▸ The problem: From the blog excerpt below, write out everything from "P: We got to" down to "you vote for?", with no changes.

▸ Text excerpt:
━━━━━━━━━━━━━━━━

Monday, October 22, 2012

Funny Kid Moments

P: Mom today was kid vote day at school and we got to pick between president Obama and some white guy.

Me:(busts out laughing) What did you just say?

P: We got to vote on who we wanted?!?

Me: No who did you vote between?

P: Barack Obama and some white guy. His name starts with an "R".

M:(after a minute of unstoppable laughter) Who did you vote for?

P: Obama of course!

Me: High five son! Good choice!

Sunday, October 21, 2012

Thursday, October 18, 2012

This Life Is Mine

Sunset at football practice.

 
I have a lot of things hanging heavy on my mind but the only thing i can get out right now is that i am so abundantly blessed.

I think that is something we over look a lot in day to day life. We bitch, moan, and groan about how things are hard, stessful, and not going our way and we forget to just be thankful for the things that are good.

Today i am thankful that i have 3 beautiful, happy, well adjusted, healthy kids. I have a faithful, loving, kind hearted husband to whom i have been married for almost 8 years. I live in a beautiful city where there are a multitude of things to do (for free). I am once again within a short drive of my best friend (with whom i have a date tonight).

━━━━━━━━━━━━━━━━

▸ Material shown:
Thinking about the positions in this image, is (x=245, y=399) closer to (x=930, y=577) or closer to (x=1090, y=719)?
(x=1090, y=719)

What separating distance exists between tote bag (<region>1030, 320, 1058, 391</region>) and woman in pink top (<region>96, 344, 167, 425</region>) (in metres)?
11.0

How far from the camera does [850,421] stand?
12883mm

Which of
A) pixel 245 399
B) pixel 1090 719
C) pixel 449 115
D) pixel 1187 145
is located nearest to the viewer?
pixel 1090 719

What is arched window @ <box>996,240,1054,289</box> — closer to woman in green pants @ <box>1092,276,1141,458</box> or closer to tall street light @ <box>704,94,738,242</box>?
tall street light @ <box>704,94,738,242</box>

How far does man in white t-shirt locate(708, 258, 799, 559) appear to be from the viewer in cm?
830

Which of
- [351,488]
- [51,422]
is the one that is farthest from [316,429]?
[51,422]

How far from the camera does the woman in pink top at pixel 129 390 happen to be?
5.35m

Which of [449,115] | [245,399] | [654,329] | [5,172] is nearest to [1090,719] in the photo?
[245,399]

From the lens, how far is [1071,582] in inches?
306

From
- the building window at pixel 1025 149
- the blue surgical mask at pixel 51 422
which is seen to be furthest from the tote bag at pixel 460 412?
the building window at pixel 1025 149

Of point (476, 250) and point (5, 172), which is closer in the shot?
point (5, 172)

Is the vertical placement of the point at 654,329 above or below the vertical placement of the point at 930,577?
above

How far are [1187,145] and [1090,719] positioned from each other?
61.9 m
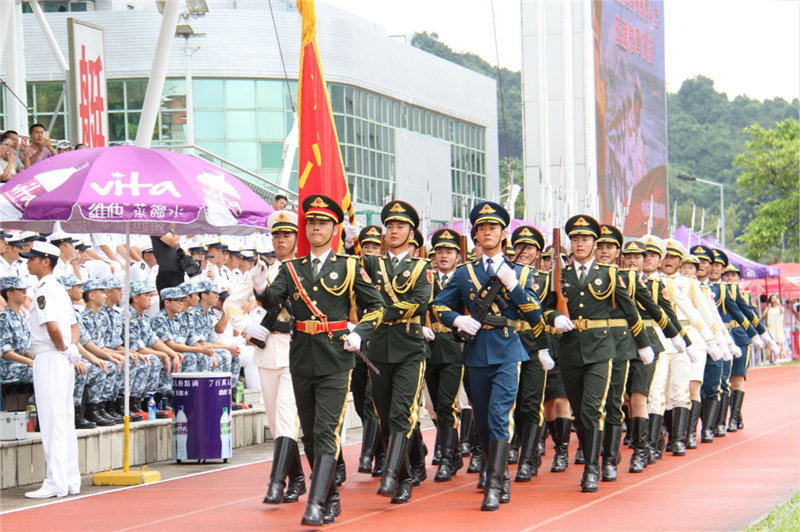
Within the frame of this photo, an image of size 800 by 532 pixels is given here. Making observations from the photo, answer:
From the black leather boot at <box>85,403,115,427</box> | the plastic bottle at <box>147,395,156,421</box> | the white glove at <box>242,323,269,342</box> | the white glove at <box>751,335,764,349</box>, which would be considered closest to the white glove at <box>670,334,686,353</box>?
the white glove at <box>751,335,764,349</box>

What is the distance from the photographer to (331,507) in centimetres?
838

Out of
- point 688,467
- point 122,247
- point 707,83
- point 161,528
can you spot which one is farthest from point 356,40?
point 707,83

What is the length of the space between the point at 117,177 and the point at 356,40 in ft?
118

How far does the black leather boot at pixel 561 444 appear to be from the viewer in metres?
11.5

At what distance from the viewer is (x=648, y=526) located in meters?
8.23

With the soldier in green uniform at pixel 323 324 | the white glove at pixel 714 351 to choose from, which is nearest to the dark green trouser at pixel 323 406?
the soldier in green uniform at pixel 323 324

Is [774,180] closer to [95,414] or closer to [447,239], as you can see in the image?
[447,239]

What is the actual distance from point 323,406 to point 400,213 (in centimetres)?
216

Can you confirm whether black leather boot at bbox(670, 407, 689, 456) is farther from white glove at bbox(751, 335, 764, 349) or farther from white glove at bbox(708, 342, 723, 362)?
white glove at bbox(751, 335, 764, 349)

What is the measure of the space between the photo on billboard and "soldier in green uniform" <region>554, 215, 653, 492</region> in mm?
29619

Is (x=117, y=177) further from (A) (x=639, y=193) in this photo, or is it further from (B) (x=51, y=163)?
(A) (x=639, y=193)

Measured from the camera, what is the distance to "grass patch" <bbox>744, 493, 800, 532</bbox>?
25.3 feet

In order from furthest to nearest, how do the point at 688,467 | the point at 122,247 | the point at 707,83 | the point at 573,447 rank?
1. the point at 707,83
2. the point at 122,247
3. the point at 573,447
4. the point at 688,467

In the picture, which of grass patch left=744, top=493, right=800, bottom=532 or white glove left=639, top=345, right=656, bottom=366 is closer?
grass patch left=744, top=493, right=800, bottom=532
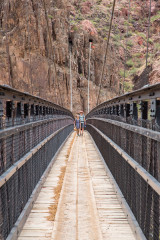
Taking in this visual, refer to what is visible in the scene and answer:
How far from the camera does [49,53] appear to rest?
4331 cm

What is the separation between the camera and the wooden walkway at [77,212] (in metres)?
3.86

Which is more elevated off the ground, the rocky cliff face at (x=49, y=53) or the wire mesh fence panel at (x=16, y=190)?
the rocky cliff face at (x=49, y=53)

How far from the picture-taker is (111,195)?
5621mm

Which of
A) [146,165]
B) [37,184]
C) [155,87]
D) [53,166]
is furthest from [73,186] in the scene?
[155,87]

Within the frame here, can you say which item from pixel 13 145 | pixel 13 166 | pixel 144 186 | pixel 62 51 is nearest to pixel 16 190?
pixel 13 166

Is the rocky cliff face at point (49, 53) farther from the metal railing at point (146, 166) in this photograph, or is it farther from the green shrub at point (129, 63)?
the metal railing at point (146, 166)

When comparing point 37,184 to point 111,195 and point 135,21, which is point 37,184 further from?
point 135,21

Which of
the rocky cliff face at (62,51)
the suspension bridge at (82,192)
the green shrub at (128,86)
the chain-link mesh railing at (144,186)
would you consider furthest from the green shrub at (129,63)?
the chain-link mesh railing at (144,186)

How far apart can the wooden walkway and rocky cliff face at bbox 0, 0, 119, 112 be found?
27.7 m

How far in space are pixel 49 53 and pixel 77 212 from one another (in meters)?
40.1

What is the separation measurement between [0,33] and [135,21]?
46032 millimetres

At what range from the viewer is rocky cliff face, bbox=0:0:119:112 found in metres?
40.3

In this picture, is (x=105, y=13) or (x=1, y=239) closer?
(x=1, y=239)

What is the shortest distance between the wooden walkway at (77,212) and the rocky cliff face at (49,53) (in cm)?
2774
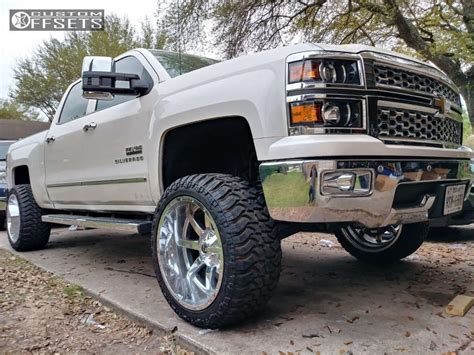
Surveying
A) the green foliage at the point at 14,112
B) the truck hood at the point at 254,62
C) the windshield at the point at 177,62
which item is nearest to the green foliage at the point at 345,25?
the windshield at the point at 177,62

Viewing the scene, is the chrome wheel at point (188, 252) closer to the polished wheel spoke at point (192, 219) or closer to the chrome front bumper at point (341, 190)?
the polished wheel spoke at point (192, 219)

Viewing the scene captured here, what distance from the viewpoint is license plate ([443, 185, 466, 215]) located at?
2.51m

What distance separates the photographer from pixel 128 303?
2943mm

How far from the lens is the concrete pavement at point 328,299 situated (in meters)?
2.20

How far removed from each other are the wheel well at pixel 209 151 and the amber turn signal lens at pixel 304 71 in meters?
0.61

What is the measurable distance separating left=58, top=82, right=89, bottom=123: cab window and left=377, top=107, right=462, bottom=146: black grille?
294 cm

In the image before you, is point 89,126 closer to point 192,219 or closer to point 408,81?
point 192,219

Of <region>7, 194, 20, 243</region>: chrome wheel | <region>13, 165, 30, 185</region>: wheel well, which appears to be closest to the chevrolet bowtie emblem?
<region>7, 194, 20, 243</region>: chrome wheel

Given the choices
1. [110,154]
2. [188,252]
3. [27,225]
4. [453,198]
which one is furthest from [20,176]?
[453,198]

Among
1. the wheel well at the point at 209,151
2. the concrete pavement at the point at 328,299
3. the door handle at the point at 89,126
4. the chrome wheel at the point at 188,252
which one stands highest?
the door handle at the point at 89,126

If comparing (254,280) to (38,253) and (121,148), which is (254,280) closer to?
(121,148)

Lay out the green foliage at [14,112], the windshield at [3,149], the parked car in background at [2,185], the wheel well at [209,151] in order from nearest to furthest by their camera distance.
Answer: the wheel well at [209,151]
the parked car in background at [2,185]
the windshield at [3,149]
the green foliage at [14,112]

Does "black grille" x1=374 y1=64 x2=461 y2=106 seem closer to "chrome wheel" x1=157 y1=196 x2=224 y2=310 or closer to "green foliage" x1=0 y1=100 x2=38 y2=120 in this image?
"chrome wheel" x1=157 y1=196 x2=224 y2=310

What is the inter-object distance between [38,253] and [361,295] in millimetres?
3717
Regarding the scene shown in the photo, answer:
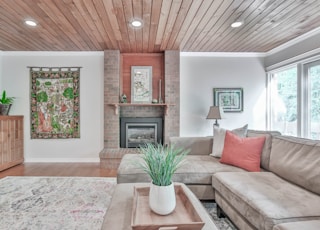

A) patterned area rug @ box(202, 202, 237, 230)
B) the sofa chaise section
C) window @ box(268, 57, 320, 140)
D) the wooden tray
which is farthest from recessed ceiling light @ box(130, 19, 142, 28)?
window @ box(268, 57, 320, 140)

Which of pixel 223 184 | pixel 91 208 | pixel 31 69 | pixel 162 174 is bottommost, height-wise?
pixel 91 208

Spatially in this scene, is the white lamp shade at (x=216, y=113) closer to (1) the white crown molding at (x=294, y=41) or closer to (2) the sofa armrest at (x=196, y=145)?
(2) the sofa armrest at (x=196, y=145)

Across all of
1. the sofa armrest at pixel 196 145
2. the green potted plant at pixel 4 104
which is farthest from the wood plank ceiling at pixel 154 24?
the sofa armrest at pixel 196 145

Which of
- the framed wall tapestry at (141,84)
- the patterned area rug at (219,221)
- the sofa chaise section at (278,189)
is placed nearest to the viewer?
the sofa chaise section at (278,189)

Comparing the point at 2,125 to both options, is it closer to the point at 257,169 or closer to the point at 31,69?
the point at 31,69

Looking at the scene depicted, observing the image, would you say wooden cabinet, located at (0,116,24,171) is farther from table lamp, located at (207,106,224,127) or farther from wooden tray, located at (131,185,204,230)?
table lamp, located at (207,106,224,127)

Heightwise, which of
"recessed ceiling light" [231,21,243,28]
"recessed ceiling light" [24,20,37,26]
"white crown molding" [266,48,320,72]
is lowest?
"white crown molding" [266,48,320,72]

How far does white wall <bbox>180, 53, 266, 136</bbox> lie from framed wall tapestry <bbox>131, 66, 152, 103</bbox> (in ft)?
2.44

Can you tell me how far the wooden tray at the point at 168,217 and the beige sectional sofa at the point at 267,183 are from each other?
50cm

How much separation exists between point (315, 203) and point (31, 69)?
17.7ft

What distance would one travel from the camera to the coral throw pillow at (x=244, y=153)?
2.57 meters

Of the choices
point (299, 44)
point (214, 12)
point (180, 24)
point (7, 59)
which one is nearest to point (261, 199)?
point (214, 12)

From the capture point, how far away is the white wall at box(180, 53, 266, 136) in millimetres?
5043

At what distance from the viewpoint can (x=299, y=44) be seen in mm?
3967
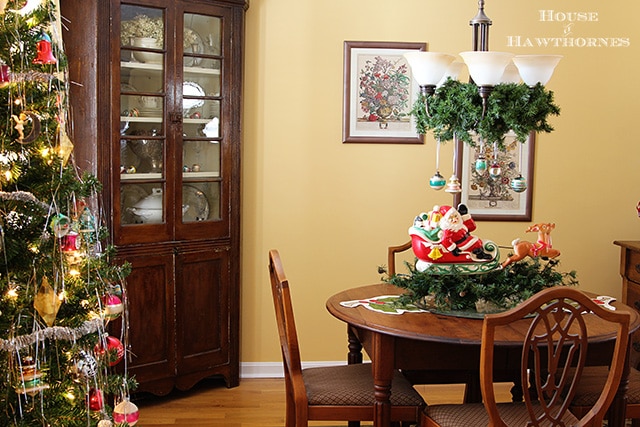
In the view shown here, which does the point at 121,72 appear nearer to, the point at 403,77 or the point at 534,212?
→ the point at 403,77

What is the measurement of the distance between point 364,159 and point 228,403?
151cm

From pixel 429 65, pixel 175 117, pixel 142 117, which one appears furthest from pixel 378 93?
pixel 429 65

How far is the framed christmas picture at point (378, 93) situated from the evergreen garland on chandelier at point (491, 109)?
1.51m

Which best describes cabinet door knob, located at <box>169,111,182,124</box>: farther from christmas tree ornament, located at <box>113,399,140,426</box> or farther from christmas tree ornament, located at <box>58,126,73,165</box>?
christmas tree ornament, located at <box>113,399,140,426</box>

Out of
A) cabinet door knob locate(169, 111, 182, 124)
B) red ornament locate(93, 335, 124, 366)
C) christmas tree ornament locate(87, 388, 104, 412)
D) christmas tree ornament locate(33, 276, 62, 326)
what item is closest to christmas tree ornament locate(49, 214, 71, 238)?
christmas tree ornament locate(33, 276, 62, 326)

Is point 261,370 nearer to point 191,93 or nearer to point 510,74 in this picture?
point 191,93

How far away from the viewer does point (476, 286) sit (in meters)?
2.94

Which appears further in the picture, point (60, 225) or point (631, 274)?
point (631, 274)

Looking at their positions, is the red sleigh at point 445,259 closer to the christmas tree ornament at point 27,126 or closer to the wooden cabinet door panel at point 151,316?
the christmas tree ornament at point 27,126

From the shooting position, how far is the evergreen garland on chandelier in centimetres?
292

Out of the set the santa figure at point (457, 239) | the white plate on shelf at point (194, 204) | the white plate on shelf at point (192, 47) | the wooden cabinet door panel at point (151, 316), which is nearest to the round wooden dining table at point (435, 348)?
the santa figure at point (457, 239)

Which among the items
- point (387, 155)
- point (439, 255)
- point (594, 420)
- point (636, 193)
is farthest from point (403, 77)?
point (594, 420)

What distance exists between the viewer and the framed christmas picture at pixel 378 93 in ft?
14.8

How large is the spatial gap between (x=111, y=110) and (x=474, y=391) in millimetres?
2068
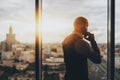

━━━━━━━━━━━━━━━━

▸ Response area:
P: We got to vote on who we wanted?!?

Me: No who did you vote between?

P: Barack Obama and some white guy. His name starts with an "R".

M:(after a minute of unstoppable laughter) Who did you vote for?